Workshop

Random forest is a combination of multiple decision trees. It works by combining multiple covariates to determine which predictor is the most important when configuring the overall statistic. Random forest uses machine-learning methods called “Ensemble Methods”. These are basically methods that determine which covariate is the most important during prediction, and which is less important, in order to weigh each variable and count it for as much as it should be counted in each situation. Efficiency is improved during the use of ensemble methods. Specifically, Nieves et al. use random-forest machine learning to predict the global population density, by combining many covariates, of which will be picked apart for each area and each variable will be given a weight determined by how important it is to that particular area.

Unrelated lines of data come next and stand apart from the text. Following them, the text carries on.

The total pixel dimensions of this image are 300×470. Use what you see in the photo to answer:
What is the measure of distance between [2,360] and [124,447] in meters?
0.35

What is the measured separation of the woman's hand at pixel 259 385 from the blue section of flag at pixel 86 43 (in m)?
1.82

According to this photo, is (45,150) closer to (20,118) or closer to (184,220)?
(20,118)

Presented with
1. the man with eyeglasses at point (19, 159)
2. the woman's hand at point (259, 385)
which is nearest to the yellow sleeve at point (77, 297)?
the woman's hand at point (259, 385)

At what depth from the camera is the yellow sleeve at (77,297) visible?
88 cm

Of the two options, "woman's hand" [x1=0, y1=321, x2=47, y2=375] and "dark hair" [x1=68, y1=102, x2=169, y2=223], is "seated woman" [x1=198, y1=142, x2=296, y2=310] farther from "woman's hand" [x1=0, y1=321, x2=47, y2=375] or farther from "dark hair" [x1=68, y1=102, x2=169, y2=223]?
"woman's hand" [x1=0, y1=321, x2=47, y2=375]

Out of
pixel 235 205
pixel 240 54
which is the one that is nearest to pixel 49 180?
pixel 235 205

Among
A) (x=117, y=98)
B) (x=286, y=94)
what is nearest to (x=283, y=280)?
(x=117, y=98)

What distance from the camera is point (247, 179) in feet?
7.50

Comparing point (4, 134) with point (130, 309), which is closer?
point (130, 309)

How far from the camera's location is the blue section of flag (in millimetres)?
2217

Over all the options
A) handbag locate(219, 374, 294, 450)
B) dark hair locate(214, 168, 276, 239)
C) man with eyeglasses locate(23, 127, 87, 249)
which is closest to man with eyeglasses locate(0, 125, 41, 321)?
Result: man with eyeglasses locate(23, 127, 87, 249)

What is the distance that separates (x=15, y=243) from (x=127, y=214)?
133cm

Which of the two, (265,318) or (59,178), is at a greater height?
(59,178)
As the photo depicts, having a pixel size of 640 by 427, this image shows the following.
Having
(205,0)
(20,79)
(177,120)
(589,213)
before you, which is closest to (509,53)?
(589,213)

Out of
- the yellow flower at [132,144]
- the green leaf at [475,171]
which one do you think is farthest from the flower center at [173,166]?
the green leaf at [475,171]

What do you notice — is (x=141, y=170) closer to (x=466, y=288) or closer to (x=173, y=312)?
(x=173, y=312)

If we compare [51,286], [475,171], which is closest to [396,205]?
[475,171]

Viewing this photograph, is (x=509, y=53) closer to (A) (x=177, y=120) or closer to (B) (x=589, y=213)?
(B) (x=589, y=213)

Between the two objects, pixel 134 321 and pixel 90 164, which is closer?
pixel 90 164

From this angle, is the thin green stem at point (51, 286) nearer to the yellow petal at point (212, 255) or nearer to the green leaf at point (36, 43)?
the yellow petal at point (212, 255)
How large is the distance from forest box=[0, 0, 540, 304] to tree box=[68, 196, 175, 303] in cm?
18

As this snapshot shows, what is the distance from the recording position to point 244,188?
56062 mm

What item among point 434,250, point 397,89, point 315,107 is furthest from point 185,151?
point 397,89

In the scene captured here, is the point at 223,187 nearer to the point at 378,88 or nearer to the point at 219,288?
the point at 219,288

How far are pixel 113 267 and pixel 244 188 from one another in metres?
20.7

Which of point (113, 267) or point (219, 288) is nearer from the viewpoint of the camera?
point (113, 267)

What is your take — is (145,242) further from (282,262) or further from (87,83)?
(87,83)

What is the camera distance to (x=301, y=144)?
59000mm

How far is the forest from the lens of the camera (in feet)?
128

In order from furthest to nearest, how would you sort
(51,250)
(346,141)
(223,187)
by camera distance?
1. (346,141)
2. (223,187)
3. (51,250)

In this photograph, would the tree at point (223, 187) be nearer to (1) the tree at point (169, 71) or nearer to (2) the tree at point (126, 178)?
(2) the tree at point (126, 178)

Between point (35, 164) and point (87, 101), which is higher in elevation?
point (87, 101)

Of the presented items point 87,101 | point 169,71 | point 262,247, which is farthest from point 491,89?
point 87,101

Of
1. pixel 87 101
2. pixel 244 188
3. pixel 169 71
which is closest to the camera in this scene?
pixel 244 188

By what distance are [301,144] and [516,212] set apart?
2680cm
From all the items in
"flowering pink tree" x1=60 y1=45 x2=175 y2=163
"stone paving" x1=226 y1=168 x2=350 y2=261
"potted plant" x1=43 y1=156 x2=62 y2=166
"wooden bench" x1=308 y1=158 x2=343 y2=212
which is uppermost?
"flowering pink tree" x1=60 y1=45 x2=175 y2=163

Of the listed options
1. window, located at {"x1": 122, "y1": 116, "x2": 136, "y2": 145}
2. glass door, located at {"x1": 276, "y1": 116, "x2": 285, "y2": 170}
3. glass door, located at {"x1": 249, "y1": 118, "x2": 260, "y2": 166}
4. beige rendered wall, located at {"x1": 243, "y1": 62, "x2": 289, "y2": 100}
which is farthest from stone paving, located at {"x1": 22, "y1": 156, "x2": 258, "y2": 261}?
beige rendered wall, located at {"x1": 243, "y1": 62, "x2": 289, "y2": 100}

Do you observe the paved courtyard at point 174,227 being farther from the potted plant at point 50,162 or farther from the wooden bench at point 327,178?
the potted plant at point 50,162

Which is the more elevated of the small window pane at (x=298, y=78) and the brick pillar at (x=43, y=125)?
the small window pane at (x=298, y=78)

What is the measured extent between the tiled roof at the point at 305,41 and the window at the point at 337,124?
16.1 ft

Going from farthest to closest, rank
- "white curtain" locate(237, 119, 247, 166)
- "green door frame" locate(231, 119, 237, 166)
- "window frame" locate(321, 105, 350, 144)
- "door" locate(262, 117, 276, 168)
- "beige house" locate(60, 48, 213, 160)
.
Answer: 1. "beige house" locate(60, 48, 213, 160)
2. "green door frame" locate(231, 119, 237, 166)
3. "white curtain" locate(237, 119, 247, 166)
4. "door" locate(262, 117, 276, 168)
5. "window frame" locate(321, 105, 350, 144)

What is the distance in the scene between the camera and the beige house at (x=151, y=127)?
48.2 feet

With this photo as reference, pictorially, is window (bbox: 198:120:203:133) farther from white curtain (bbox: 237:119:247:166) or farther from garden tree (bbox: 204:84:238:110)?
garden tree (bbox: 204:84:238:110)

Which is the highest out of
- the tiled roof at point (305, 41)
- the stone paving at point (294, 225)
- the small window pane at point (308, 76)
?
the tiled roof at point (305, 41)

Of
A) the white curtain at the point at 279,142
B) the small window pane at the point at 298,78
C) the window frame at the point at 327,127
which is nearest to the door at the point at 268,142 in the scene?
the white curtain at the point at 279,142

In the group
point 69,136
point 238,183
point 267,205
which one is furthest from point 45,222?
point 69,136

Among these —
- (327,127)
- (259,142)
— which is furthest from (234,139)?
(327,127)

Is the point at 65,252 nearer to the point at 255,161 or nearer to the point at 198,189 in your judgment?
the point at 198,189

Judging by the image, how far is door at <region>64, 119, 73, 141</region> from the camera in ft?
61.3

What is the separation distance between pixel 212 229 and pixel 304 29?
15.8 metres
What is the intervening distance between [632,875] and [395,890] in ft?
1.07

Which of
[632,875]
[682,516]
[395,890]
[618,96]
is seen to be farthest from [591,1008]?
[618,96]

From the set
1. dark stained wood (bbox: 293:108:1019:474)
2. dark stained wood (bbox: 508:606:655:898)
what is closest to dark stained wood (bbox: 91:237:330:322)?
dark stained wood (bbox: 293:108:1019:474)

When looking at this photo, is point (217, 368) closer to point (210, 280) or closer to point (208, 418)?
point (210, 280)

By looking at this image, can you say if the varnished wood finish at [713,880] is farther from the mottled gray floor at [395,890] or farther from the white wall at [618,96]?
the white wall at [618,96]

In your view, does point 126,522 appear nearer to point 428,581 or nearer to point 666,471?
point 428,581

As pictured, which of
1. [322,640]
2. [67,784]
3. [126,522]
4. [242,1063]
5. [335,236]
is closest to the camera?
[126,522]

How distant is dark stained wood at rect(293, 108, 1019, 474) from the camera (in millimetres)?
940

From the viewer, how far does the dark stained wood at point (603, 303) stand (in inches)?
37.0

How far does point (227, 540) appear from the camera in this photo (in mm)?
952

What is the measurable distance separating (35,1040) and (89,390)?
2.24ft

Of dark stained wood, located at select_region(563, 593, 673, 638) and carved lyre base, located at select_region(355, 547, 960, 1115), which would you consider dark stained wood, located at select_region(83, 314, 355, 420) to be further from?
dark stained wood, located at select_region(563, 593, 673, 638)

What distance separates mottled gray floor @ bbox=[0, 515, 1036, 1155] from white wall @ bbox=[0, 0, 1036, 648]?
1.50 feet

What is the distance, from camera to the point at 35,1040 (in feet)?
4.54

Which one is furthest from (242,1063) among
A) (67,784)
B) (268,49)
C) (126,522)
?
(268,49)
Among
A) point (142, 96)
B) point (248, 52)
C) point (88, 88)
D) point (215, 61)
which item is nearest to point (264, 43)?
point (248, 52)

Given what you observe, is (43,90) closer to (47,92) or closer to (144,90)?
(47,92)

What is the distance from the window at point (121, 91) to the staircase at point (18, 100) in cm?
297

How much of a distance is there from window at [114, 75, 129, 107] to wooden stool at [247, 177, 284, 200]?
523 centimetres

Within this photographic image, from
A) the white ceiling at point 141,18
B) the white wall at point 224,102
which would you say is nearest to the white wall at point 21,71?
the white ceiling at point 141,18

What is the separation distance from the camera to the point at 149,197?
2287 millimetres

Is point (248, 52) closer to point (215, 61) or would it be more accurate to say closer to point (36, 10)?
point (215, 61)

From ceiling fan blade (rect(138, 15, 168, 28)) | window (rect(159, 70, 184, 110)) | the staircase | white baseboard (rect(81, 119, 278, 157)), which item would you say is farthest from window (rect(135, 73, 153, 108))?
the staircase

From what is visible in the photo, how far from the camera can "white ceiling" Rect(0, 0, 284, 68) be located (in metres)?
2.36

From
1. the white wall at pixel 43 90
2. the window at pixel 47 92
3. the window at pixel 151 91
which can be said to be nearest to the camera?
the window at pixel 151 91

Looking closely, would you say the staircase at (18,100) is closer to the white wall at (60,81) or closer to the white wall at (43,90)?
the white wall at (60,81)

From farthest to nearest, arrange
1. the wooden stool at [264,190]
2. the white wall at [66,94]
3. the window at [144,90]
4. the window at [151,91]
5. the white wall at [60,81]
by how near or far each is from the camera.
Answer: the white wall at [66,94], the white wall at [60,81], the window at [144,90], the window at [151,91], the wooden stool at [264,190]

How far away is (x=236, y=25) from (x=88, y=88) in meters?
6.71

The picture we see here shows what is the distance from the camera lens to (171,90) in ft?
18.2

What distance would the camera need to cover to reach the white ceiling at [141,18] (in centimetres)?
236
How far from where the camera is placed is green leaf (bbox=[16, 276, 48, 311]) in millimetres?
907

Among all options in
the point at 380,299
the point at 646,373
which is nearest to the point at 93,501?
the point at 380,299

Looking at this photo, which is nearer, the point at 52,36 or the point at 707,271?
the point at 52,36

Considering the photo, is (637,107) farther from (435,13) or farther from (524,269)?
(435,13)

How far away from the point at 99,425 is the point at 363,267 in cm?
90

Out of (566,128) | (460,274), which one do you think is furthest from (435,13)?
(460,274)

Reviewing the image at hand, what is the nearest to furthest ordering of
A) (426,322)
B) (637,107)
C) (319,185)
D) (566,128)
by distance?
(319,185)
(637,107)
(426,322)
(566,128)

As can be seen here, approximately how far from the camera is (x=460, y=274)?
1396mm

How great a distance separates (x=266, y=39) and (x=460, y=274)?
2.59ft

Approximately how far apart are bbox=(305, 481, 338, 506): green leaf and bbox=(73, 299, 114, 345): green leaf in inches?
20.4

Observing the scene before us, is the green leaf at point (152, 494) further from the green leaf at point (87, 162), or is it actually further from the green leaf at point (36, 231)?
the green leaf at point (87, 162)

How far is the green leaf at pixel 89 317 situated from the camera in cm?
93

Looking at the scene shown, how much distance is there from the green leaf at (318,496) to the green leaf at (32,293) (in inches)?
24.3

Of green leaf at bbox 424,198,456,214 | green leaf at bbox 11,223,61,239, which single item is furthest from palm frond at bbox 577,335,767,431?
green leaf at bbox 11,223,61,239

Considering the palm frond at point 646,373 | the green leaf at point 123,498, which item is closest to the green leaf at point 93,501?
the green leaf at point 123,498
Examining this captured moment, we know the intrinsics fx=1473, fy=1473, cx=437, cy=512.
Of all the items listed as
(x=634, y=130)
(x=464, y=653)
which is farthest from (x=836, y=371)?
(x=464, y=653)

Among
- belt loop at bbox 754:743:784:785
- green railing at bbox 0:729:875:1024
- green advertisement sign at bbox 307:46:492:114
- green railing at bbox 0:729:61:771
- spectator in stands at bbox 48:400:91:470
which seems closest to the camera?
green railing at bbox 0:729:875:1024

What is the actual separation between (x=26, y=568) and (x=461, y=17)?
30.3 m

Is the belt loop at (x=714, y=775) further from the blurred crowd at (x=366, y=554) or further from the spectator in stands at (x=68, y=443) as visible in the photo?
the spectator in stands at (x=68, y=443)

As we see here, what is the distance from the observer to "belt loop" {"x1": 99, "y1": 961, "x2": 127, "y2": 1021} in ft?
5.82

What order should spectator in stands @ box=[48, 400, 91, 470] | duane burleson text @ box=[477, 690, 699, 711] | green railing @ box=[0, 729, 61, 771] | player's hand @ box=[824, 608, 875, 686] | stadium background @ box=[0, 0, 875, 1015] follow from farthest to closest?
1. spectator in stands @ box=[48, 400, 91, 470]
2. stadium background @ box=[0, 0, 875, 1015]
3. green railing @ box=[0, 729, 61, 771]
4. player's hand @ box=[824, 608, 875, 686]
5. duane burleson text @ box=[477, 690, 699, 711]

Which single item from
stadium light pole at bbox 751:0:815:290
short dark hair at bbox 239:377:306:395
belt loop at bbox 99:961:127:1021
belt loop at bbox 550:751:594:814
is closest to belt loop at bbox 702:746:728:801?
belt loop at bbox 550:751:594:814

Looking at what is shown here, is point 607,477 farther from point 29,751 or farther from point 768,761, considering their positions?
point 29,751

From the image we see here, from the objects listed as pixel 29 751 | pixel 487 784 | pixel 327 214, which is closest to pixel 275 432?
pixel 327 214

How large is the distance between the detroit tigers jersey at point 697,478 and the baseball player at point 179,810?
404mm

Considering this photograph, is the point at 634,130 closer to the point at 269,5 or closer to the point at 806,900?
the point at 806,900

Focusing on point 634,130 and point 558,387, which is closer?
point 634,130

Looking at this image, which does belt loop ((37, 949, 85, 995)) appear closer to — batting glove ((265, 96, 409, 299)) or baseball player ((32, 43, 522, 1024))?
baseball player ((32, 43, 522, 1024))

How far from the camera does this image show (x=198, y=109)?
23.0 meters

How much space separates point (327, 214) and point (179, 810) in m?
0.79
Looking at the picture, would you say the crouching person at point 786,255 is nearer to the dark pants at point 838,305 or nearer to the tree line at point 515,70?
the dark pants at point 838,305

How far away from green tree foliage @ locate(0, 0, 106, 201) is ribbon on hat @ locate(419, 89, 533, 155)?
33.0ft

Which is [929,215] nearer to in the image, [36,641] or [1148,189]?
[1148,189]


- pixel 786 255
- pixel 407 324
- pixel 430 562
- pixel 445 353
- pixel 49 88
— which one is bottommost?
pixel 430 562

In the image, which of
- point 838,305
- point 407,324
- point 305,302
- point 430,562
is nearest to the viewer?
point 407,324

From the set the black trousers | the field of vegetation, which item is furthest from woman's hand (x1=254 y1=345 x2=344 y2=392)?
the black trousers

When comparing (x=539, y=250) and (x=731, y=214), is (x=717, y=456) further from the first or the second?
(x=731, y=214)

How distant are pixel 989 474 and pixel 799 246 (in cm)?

When adding up these population densities, they will add up to one. This is because some grid cells will have more people, and some will have less, so they will balance out. This is to get a better and more accurate count at the grid cell level. The geospatial covariates that proved to be the most important, or that had the most weight given to them, were built environment covariates, which included building footprints, lights at night imagery, and LC Urban areas and LC Rural settlement. These proved to be a lot more important that natural factors. This is because more than 54% of the world population live in urbanized areas. A dasymetric population allocation is a process in which they are attempting to get more accurate data. It goes from a more general data set to a more specific data set by using population densities, going from larger cells, to smaller cells. The probability will be higher if there are many building tops and urban areas, and lower if there is water, or some other natural occurrence that would make it hard for humans to live.